SET OF TASKS
1. In the lab news, rewrite the part that begins at the words "Lab PI Butts" and ends after "its outstanding methodology.", changing "Ann Arbor, MI" to "Ann Arbor, Michigan".
2. According to the lab news, on what date do both of Butts' workshops take place?
3. Continue the lab news from the point where it stops.

TEXT PASSAGE
[Start of section]
The Networks, Computation, and Social Dynamics Lab at the University of California, Irvine, has a postdoctoral scholar position available. The successful candidate will work with Lab PI Carter Butts in an inter-disciplinary research team, as part of a multi-year, NIH funded research project on statistical methods for network epidemiology. Responsibilities will include: conducting research on new statistical and computational techniques for the measurement, modeling, and analysis of dynamic network data, disease transmission, and related processes; collaborating with graduate students and faculty at UC-Irvine; and collaborating with faculty and students in other collaborating institutions including the University of Washington and Pennsylvania State University. The appointment is initially for a one year period, with potential extension to additional years based upon availability of funding and performance of the postdoctoral fellow. For further information regarding this position, see more information at The UCI Employment Page or contact Carter Butts at email@example.com.
Lab member Emma Spiro was recently named the student representative to the American Sociological Association (ASA) Mathematical Sociology Section Council.
Lab PI Butts will present two half-day workshops, on “Sampling and Network Inference” and “Modeling Networks with Missing Data,” at the 4th Annual Political Networks Conference and Workshops at the University of Michigan. The conference brings together those who study political networks from across a variety of disciplines. Both of Butts’ workshops take place on June 16, 2011. More information on the conference and workshops can be found at the Conference’s website.
Lab member Zack Almquist won the Best Poster Award at the recently held 4th Annual Political Networks Conference in Ann Arbor, MI. His poster, “Contending Parties: A Logistic Choice Analysis of Inter and Intra-group Blog Citation Dynamics in the 2004 US Presidential Election,” was noted by the Award judging committee for its outstanding methodology.
[End of section]
MATERIAL PROVIDED
[Start of section]
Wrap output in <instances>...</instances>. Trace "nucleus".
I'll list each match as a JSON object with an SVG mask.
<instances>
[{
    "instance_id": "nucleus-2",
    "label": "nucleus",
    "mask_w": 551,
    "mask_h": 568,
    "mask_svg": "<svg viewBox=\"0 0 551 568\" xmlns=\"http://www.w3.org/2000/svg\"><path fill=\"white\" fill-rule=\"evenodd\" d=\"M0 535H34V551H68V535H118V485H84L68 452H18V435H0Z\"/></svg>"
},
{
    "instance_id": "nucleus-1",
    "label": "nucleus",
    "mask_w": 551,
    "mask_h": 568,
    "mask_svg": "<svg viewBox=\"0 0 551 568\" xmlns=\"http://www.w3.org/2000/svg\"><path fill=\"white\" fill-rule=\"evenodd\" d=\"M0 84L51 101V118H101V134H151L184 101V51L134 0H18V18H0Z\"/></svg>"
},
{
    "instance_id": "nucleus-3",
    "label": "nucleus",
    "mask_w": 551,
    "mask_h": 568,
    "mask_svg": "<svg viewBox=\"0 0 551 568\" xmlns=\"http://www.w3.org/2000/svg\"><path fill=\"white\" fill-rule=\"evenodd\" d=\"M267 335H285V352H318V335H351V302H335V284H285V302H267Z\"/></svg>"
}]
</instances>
[End of section]
ANSWERS FOR THE EXERCISE
1.
Lab PI Butts will present two half-day workshops, on “Sampling and Network Inference” and “Modeling Networks with Missing Data,” at the 4th Annual Political Networks Conference and Workshops at the University of Michigan. The conference brings together those who study political networks from across a variety of disciplines. Both of Butts’ workshops take place on June 16, 2011. More information on the conference and workshops can be found at the Conference’s website.
Lab member Zack Almquist won the Best Poster Award at the recently held 4th Annual Political Networks Conference in Ann Arbor, Michigan. His poster, “Contending Parties: A Logistic Choice Analysis of Inter and Intra-group Blog Citation Dynamics in the 2004 US Presidential Election,” was noted by the Award judging committee for its outstanding methodology.

2. June 16, 2011

3.
Lab members Carter Butts and Chris Marcum will be presenting a half-day workshop session on “Modeling Networks in R with statnet” at the upcoming ARS Third International Workshop on Social Networks in Naples, Italy. The workshop session will introduce attendees to the basics of exponential family models for social networks, and demonstrate the use the statnet toolkit to estimate, simulate, and evaluate such models. Butts will also present joint work with lab member Zack Almquist on “Dynamic Logit Models for Emergent Collaboration Networks” later in the conference. The presented research will show how simple, scalable models can be used to study the properties of evolving networks such as those emerging in response to disasters, and to forecast the properties of those networks over time. Information on the conference can be found at the ARS’11 website.
HEROIC project member Emma Spiro presented research at the 4th Annual Political Networks Conference. Spiro presented a poster entitled, “Rumoring in Extreme Events,” exploring rumoring about the 2010 Deepwater Horizon oil spill, including network structure among official government accounts occurring on a popular micro-blogging service.
Lab members Zack Almquist, Sean Fitzhugh, Lorien Jasny, Nicole Pierski, and Emma Spiro will present ongoing research at this week’s 4th Annual Political Networks Conference at the University of Michigan.
Zack Almquist will present a poster, “Contending Parties: A Logistic Choice Analysis of Inter and Intra-group Blog Citation Dynamics in the 2004 US Presidential Election” (co-authored with Carter Butts). This poster exams the study of the dynamics of interaction within and between DNC- and RNC-designated blogs through a dynamic logistic choice model.
Sean Fitzhugh will present a poster, “A Cross-National Comparison of the Effects of Military and Political Participation on Life Histories,” exploring how a network framework can be used in identifying population-level patterns in traditional life history data.
Lorien Jasny will present “Dynamic Networks of Political Culture,” applying a relational approach to Ronald Inglehart’s Postmaterialist Thesis.
Nicole Pierski will present “Semantic Networks in the Political Blogosphere,” examining the political discourse of DNC- and RNC- credentialed blogs during the 2004 Presidential Election.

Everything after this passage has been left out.